◆ **Consegne dell'esercizio**:
• a. Spiega in una-tre frasi perché, secondo il brano sulla parificazione scolastica, è stato previsto un regime transitorio.
• b. Riporta fedelmente la parte del brano sulla parificazione scolastica che comincia con "Se l’Istituzione è" e finisce con "nuovo ordinamento scolastico.".

Se l’Istituzione è stata ritenuta idonea, non vi è ragione di limitare la parificazione ad una sola classe, non consentire l’equiparazione dei diritti e doveri anche per gli studenti che frequentano le classi superiori, non poter far sostenere a quelli dell’ultima classe l’esame di stato ovvero non poter rilasciare a costoro titoli di studio aventi gli stessi effetti legali. Se concorrono – come nella specie – le condizioni per ritenere paritario l’Istituto, la parificazione – salvo diversa istanza presentata dal gestore – si estende all’intero corso, a prescindere se lo stesso sia o meno di nuova istituzione.

Né si può ritenere che ai soprarichiamati principi – diretta conseguenza del complesso normativo in materia – si debba o si possa far deroga per effetto della sopravvenienza del nuovo ordinamento scolastico.

Il nuovo ordinamento – all’evidenza – non incide sulla parificazione, ovvero sulla capacità delle Istituzioni scolastiche private a contribuire alla realizzazione della finalità dell’istruzione, ma sulla didattica, sul piano dell’offerta formativa e sulla tipologia di insegnamento.

Tutte le organizzazioni scolastiche (sia pubbliche che private, sia già in attività o di nuova istituzione) avranno da affrontare il passaggio dal vecchio al nuovo ordinamento: e proprio per questo è stato previsto un regime transitorio capace -nel corso del prossimo quinquennio – di garantire la piena applicazione del nuovo ordinamento.

◆ **Dati riportati**:

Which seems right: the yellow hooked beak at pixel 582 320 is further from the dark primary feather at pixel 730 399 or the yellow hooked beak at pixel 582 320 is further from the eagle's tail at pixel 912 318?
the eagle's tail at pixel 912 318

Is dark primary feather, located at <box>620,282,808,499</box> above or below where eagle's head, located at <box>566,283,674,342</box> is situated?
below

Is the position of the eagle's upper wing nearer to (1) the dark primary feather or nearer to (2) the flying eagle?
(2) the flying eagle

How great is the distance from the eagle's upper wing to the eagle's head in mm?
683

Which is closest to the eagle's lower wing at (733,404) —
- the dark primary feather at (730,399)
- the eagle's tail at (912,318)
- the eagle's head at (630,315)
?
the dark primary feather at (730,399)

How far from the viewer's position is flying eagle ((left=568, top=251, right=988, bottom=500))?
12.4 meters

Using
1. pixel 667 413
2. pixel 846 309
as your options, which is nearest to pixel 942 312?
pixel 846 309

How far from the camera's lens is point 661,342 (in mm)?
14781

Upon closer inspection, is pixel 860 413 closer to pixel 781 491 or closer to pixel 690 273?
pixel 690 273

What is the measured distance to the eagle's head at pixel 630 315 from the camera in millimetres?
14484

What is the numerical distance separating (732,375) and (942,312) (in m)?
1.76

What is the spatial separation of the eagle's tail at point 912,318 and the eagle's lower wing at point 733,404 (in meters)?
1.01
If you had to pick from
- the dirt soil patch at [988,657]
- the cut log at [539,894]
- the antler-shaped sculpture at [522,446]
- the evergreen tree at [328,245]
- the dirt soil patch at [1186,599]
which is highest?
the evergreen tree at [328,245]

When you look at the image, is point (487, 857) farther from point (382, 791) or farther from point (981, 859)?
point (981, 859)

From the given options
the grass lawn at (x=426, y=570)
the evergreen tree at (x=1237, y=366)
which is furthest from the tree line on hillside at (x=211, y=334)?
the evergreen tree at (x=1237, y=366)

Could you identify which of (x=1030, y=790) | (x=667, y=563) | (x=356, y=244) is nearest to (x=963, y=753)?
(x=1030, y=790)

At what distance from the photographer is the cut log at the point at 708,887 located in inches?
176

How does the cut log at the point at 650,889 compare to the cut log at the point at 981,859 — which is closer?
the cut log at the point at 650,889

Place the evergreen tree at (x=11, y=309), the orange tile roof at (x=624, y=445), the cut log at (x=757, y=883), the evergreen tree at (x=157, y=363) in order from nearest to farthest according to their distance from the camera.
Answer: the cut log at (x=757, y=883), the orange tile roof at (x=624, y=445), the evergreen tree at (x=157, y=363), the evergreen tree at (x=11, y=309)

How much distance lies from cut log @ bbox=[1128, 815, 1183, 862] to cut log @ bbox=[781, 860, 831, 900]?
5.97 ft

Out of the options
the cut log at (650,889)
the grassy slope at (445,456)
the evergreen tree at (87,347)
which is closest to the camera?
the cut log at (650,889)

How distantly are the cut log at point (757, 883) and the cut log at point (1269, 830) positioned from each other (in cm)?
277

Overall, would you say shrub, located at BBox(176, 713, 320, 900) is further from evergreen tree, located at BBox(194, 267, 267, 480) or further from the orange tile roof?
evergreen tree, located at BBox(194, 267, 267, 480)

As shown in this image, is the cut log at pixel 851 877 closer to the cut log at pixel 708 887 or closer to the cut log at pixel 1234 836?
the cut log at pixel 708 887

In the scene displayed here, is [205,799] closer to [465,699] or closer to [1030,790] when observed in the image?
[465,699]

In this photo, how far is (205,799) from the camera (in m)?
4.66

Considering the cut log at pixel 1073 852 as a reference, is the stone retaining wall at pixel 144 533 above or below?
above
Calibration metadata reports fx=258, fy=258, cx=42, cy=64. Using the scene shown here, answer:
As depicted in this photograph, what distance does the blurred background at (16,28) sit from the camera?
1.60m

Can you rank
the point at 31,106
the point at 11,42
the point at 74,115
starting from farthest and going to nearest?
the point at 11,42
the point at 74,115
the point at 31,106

◆ **Soluzioni delle consegne**:
• a. Il regime transitorio è stato previsto perché tutte le organizzazioni scolastiche dovranno affrontare il passaggio dal vecchio al nuovo ordinamento. Questo vale per le scuole pubbliche e private, già in attività o di nuova istituzione. Il regime serve a garantire la piena applicazione del nuovo ordinamento nel corso del prossimo quinquennio.

• b.
Se l’Istituzione è stata ritenuta idonea, non vi è ragione di limitare la parificazione ad una sola classe, non consentire l’equiparazione dei diritti e doveri anche per gli studenti che frequentano le classi superiori, non poter far sostenere a quelli dell’ultima classe l’esame di stato ovvero non poter rilasciare a costoro titoli di studio aventi gli stessi effetti legali. Se concorrono – come nella specie – le condizioni per ritenere paritario l’Istituto, la parificazione – salvo diversa istanza presentata dal gestore – si estende all’intero corso, a prescindere se lo stesso sia o meno di nuova istituzione.

Né si può ritenere che ai soprarichiamati principi – diretta conseguenza del complesso normativo in materia – si debba o si possa far deroga per effetto della sopravvenienza del nuovo ordinamento scolastico.